◆ Page excerpt:
Mothers, daughters, sisters, female representatives of the nation ask to be constituted [established] as a national assembly. Considering that ignorance, neglect, or contempt for the rights of woman are the sole causes of public misfortunes and governmental corruption, they have resolved to set forth in a solemn declaration [a serious statement that] the natural, inalienable [absolute], and sacred rights of woman: so that by being constantly present to all the members of the social body this declaration [announcement] may always remind them of their rights and duties; so that by being liable [responsible] at every moment to comparison with the aim of any and all political institutions the acts of women’s and men’s powers may be the more fully respected; and so that by being founded henceforward [going forward] on simple and incontestable [undeniable] principles the demands of the citizenesses may always tend toward maintaining the constitution, good morals, and the general welfare. In consequence, the sex that is superior in beauty as in courage, needed in maternal sufferings, recognizes and declares, in the presence and under the auspices [with the support] of the Supreme Being, the following rights of woman and the citizeness.

1. Woman is born free and remains equal to man in rights. Social distinctions may be based only on common utility.

2. The purpose of all political association is the preservation of the natural and imprescriptible [unable to be taken away] rights of woman and man. These rights are liberty, property, security, and especially resistance to oppression.

3. The principle of all sovereignty [power] rests essentially in the nation, which is but the reuniting of woman and man. No body and no individual may exercise authority which does not emanate [come] expressly from the nation.

4. Liberty and justice consist in restoring all that belongs to another; hence the exercise of the natural rights of woman has no other limits than those that the perpetual tyranny [complete authority] of man opposes to them; these limits must be reformed according to the laws of nature and reason.

5. The laws of nature and reason prohibit [forbid] all actions which are injurious [harmful] to society. No hindrance [barrier] should be put in the way of anything not prohibited by these wise and divine laws, nor may anyone be forced to do what they do not require.

(Stored items)
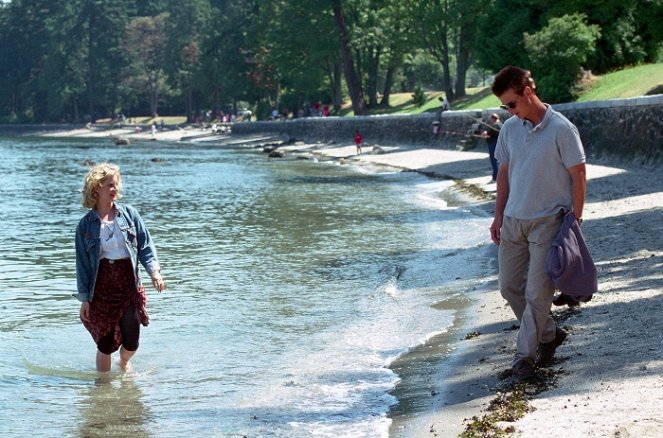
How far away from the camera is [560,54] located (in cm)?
3684

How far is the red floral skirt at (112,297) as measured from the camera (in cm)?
821

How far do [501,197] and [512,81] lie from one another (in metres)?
0.85

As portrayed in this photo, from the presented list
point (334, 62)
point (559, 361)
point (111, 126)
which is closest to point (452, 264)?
point (559, 361)

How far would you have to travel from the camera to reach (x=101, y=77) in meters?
124

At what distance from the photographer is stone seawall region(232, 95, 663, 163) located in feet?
86.3

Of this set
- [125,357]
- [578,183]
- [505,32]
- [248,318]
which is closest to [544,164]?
[578,183]

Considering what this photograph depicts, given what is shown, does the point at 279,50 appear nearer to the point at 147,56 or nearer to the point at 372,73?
the point at 372,73

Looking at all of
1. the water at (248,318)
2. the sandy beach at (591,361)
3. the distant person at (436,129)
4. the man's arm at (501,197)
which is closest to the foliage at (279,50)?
the distant person at (436,129)

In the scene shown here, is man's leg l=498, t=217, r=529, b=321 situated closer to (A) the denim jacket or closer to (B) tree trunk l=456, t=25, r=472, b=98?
(A) the denim jacket

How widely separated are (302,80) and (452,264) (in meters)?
65.4

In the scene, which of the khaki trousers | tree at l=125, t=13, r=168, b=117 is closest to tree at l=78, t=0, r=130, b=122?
tree at l=125, t=13, r=168, b=117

◆ Apply what you read:
(1) Answer these from the declaration excerpt:
(a) Who ask to be constituted as a national assembly?
(b) Which four rights does article 2 list?
(c) According to article 3, where does the principle of all sovereignty essentially rest?
(2) Copy everything in the declaration excerpt from "3. The principle" down to "do not require.", keeping every word and mark unchanged.

◆ Task results:
(1)
(a) Mothers, daughters, sisters, female representatives of the nation.
(b) Liberty, property, security, and especially resistance to oppression.
(c) In the nation.

(2)
3. The principle of all sovereignty [power] rests essentially in the nation, which is but the reuniting of woman and man. No body and no individual may exercise authority which does not emanate [come] expressly from the nation.

4. Liberty and justice consist in restoring all that belongs to another; hence the exercise of the natural rights of woman has no other limits than those that the perpetual tyranny [complete authority] of man opposes to them; these limits must be reformed according to the laws of nature and reason.

5. The laws of nature and reason prohibit [forbid] all actions which are injurious [harmful] to society. No hindrance [barrier] should be put in the way of anything not prohibited by these wise and divine laws, nor may anyone be forced to do what they do not require.